**PAGE**:
-- Start --

EDITOR’S NOTE: Updated at 9:30 a.m. EDT (1330 GMT) with ULA statement.
First hotfire of our BE-4 engine is a success #GradatimFerociter pic.twitter.com/xuotdzfDjF
— Blue Origin (@blueorigin) October 19, 2017
Blue Origin has conducted the first hotfire test of its BE-4 rocket engine in West Texas, a powerplant fueled by liquified natural gas and liquid oxygen that will power the company’s heavy-lift New Glenn rocket and perhaps United Launch Alliance’s next-generation Vulcan launcher, officials announced Thursday.
The company released a six-second video of the test-firing, showing the engine from four angles. A Blue Origin spokesperson did not respond to questions on the hotfire test, and officials did not disclose the duration of the test or the engine’s throttle setting.
Backed by Amazon.com founder Jeff Bezos, Blue Origin has developed the BE-4 engine with mostly private funding for multiple uses.
Blue Origin’s New Glenn rocket, set for an inaugural launch around 2020, will have seven BE-4 engines on its first stage, and a single BE-4 engine on its second stage. United Launch Alliance has tapped the BE-4 as the primary engine option for the Vulcan rocket, a replacement for the company’s Atlas 5 rocket scheduled to debut around the end of 2019.
The reusable BE-4 can produce 550,000 pounds of thrust at sea level, making it the highest-power methane-fueled rocket engine ever built. SpaceX is working on its own high-performance methane-burning engine, called the Raptor, which company chief Elon Musk said last month will generate around 380,000 pounds of sea level thrust.
The BE-4 hotfire test is a significant milestone in the engine’s development after Blue Origin started developing the powerplant in 2011. Blue Origin originally intended the BE-4 to produce about 400,000 pounds of thrust for its own commercial New Glenn launcher, but ULA partnered in the engine’s development in 2014, and engineers scaled it up to produce nearly 40 percent more thrust.
“Congratulations to the entire Blue Origin team on the successful hotfire of a full-scale BE-4 engine,” ULA said in a statement. “This is a tremendous accomplishment in the development of a new engine.”
Jointly owned by aerospace contractors Boeing and Lockheed Martin, ULA has partially funded the BE-4’s development with private capital, but most of the engine’s funding has come from steady investments by Bezos — the second-richest American, according to a ranking by Forbes.
The U.S. Air Force has also committed at least $46 million to help integrate the BE-4 engine on ULA’s Vulcan rocket, which the military aims to use for launches of national security satellites.
“For our new rocket, the Vulcan, the majority of its investment is private, and the majority of that is actually in our own supply chain, which, by definition, is private,” said Tory Bruno, ULA’s president and chief executive.

-- End --

**COMPLETE THE FOLLOWING**:
1. Which rockets are named in the article on the BE-4 engine hotfire?
2. Could you write the next few paragraphs of the BE-4 engine hotfire article, starting after its closing quote from Tory Bruno?
Nothing in the listing is needed for this work.

**COLLECTED MATERIAL**:
-- Start --

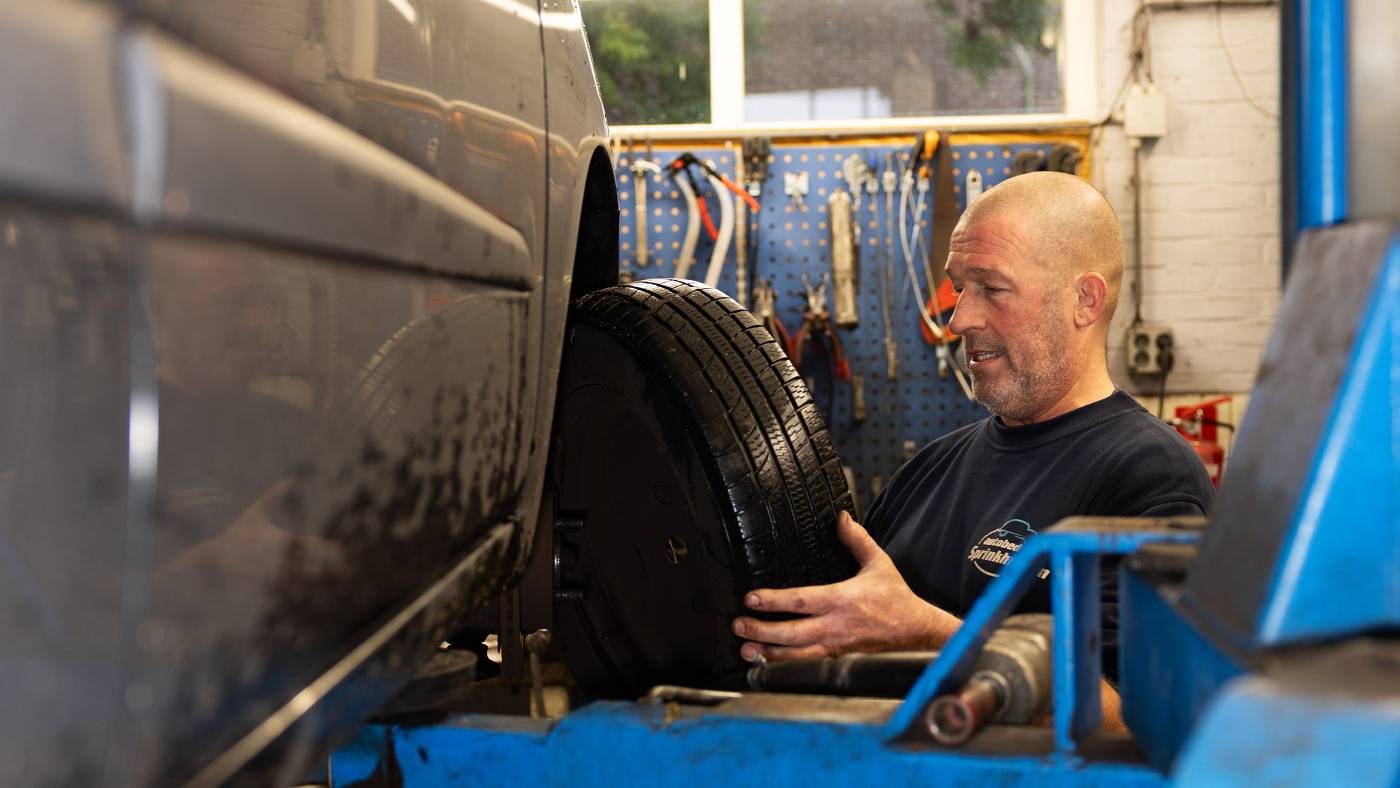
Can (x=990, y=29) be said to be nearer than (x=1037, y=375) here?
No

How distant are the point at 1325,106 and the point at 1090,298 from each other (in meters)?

-- End --

**ANSWER SET**:
1. New Glenn, Vulcan, Atlas 5

2.
Bruno said in April his team would confirm the BE-4’s selection for the Vulcan rocket once the engine completed an initial series of hotfire tests. He said ULA’s engineers wanted to examine the engine’s performance before a final decision on the Vulcan’s propulsion system.
“Whenever you develop a new liquid rocket engine, if you change the fuel, or if you stay with the same fuel and change the scale of the engine, or if you keep the scale, keep the fuel but change the thermodynamic cycle … Any one of those three variables can create a situation we call combustion instability,” Bruno said.
All three variables are new with the BE-4, which uses oxygen-rich staged combustion technology, a technique that minimizes propellant waste during launch. U.S. rockets are currently powered by solid-fueled boosters or liquid-fueled engines burning RP-1 kerosene or liquid hydrogen, not liquified natural gas, or methane.
Engineers contend the methane fuel used on the BE-4 makes it easier to reuse than kerosene-fueled engines like SpaceX’s Merlin powerplant, leaving less soot and other contaminants that might need to be cleaned out between flights.
Blue Origin intends to land the New Glenn rocket’s first stage on an ocean-going barge, similar to the recovery technique pioneered by SpaceX. ULA’s Vulcan rocket will initially fly as an expendable rocket, but the company is working on plans to recover first stage engines — not the entire booster — with a parafoil and helicopter for refurbishment and reuse.
The BE-4 engine suffered a setback in May, when Blue Origin announced it lost a set of BE-4 powerpack hardware during a ground test mishap. The company said such problems were not unusual in engine development, without disclosing further details.
Blue Origin announced in April that the first BE-4 engine was installed on its test stand at Bezos’s ranch near Van Horn, Texas, adding that the first hotfire test was expected “very soon.”
The BE-4 engine’s development has been based at Blue Origin’s headquarters in Kent, Washington. Once in full production, the engines will be assembled at a new facility in Huntsville, Alabama.
ULA has not announced a timetable for a final decision on the Vulcan rocket’s first stage engine. Aerojet Rocketdyne is working on an alternative engine, called the AR1, which burns kerosene and liquid oxygen.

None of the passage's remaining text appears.